━━━ Input for this task

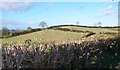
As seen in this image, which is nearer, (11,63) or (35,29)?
(11,63)

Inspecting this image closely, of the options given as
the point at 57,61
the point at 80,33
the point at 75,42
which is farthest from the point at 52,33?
the point at 57,61

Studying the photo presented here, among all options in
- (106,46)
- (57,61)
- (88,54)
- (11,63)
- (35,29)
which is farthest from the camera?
(35,29)

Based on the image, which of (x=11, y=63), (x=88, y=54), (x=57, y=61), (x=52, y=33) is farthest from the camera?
(x=52, y=33)

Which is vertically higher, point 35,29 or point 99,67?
point 35,29

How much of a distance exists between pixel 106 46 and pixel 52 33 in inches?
116

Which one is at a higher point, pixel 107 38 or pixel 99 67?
pixel 107 38

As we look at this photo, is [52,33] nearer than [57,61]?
No

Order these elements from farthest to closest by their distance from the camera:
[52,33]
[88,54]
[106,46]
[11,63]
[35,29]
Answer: [35,29] → [52,33] → [106,46] → [88,54] → [11,63]

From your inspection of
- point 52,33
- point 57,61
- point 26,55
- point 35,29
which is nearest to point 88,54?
point 57,61

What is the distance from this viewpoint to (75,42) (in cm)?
1184

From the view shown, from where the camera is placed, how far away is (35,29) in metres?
17.0

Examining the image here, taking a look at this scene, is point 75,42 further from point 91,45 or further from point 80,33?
point 80,33

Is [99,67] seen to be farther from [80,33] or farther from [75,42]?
[80,33]

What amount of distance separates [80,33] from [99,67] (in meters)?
3.97
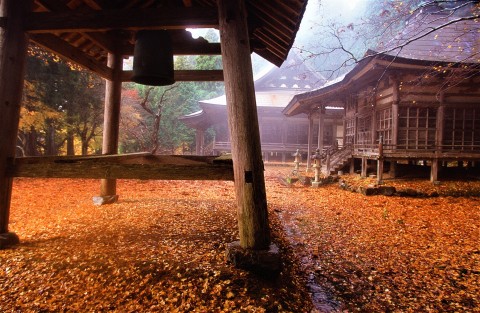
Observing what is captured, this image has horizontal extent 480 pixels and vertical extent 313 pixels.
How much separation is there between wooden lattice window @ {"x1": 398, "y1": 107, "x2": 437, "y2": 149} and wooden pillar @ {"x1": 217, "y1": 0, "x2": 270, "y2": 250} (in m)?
11.1

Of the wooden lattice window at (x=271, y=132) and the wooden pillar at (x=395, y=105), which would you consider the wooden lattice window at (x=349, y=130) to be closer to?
the wooden pillar at (x=395, y=105)

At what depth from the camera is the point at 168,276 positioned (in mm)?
2906

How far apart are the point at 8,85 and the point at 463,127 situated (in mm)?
15207

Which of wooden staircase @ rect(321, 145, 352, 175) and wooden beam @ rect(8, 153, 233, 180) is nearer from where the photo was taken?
wooden beam @ rect(8, 153, 233, 180)

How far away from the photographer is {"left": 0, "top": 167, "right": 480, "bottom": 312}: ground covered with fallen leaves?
2.62 metres

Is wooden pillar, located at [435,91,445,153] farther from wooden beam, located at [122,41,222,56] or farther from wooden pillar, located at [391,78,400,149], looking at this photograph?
wooden beam, located at [122,41,222,56]

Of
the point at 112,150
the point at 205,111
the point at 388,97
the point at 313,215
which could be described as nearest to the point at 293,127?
the point at 205,111

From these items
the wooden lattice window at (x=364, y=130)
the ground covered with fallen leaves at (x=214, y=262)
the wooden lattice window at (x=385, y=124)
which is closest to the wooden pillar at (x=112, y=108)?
the ground covered with fallen leaves at (x=214, y=262)

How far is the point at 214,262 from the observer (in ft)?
10.6

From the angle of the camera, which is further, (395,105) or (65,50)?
(395,105)

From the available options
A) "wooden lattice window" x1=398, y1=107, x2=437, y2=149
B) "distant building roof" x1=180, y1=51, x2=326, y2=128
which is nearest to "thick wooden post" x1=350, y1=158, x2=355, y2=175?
"wooden lattice window" x1=398, y1=107, x2=437, y2=149

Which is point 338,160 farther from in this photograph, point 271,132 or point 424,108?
point 271,132

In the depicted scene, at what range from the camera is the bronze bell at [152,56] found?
3.61 m

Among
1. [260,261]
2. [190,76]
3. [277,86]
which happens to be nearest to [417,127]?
[190,76]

━━━━━━

▶ [What is needed] Rewrite all the entries above with every "camera" changed to "viewer" and nothing else altered. Leave out the pictures.

▶ [Finished answer]
As seen in this image, which is nearer, (11,63) or (35,29)?
(11,63)

Inspecting this image closely, of the options given as
the point at 57,61
the point at 80,33
the point at 75,42
which is farthest from the point at 52,33?
the point at 57,61

Studying the photo presented here, among all options in
- (106,46)
- (57,61)
- (88,54)
- (11,63)
- (35,29)
which is farthest from the viewer?
(35,29)

Based on the image, which of (x=11, y=63), (x=88, y=54), (x=57, y=61), (x=52, y=33) is farthest from the viewer?
(x=52, y=33)

Which is vertically higher, point 35,29 or point 99,67?
point 35,29

How much of a distance exists between pixel 106 46 and pixel 52 33 in inches?
116

Which one is at a higher point, pixel 107 38 or pixel 99 67?
pixel 107 38

As we look at this photo, is [52,33] nearer than [57,61]?
No

Order these elements from farthest to closest by their distance from the viewer:
[52,33]
[88,54]
[106,46]
[11,63]
[35,29]
Answer: [35,29] → [52,33] → [106,46] → [88,54] → [11,63]

From your inspection of
- point 52,33
- point 57,61
- point 26,55
- point 35,29
which is nearest to point 88,54?
point 57,61

What is the distance from this viewpoint to (75,42) (in cm)?
1184

From the view shown, from where the viewer is placed, how far away is (35,29) in metres?
17.0

Examining the image here, taking a look at this scene, is point 75,42 further from point 91,45 or further from point 80,33?
point 80,33

Is [99,67] seen to be farther from [80,33] or farther from [75,42]?
[80,33]

What amount of distance separates [80,33] from [99,67] (in meters)?
3.97
Observing what is captured, this image has horizontal extent 480 pixels and vertical extent 313 pixels.
How much separation is there between wooden lattice window @ {"x1": 398, "y1": 107, "x2": 437, "y2": 149} and wooden pillar @ {"x1": 217, "y1": 0, "x2": 270, "y2": 250} (in m)?
11.1

Of the wooden lattice window at (x=271, y=132) and the wooden pillar at (x=395, y=105), which would you consider the wooden lattice window at (x=349, y=130) to be closer to?
the wooden pillar at (x=395, y=105)

At what depth from the viewer is the point at 168,276 positioned (in mm)?
2906

How far apart are the point at 8,85 and the point at 463,127 situated (in mm)?
15207

Which of wooden staircase @ rect(321, 145, 352, 175) and wooden beam @ rect(8, 153, 233, 180) is nearer from where the photo was taken?
wooden beam @ rect(8, 153, 233, 180)

How far away from the photographer is {"left": 0, "top": 167, "right": 480, "bottom": 312}: ground covered with fallen leaves?
2.62 metres

Is wooden pillar, located at [435,91,445,153] farther from wooden beam, located at [122,41,222,56] or farther from wooden pillar, located at [391,78,400,149], looking at this photograph?
wooden beam, located at [122,41,222,56]

Of
the point at 112,150
the point at 205,111
the point at 388,97
the point at 313,215
which could be described as nearest to the point at 293,127?
the point at 205,111

From these items
the wooden lattice window at (x=364, y=130)
the ground covered with fallen leaves at (x=214, y=262)
the wooden lattice window at (x=385, y=124)
which is closest to the wooden pillar at (x=112, y=108)?
the ground covered with fallen leaves at (x=214, y=262)

How far is the point at 214,262 from the observer (in ft)?
10.6

From the angle of the viewer, which is further, (395,105) or (65,50)?
(395,105)

From the available options
A) "wooden lattice window" x1=398, y1=107, x2=437, y2=149
B) "distant building roof" x1=180, y1=51, x2=326, y2=128
which is nearest to "thick wooden post" x1=350, y1=158, x2=355, y2=175?
"wooden lattice window" x1=398, y1=107, x2=437, y2=149

Which is point 338,160 farther from in this photograph, point 271,132 or point 424,108?
point 271,132

In the depicted scene, at what range from the viewer is the bronze bell at [152,56] found?
3.61 m

Among
1. [260,261]
2. [190,76]
3. [277,86]
which happens to be nearest to [417,127]?
[190,76]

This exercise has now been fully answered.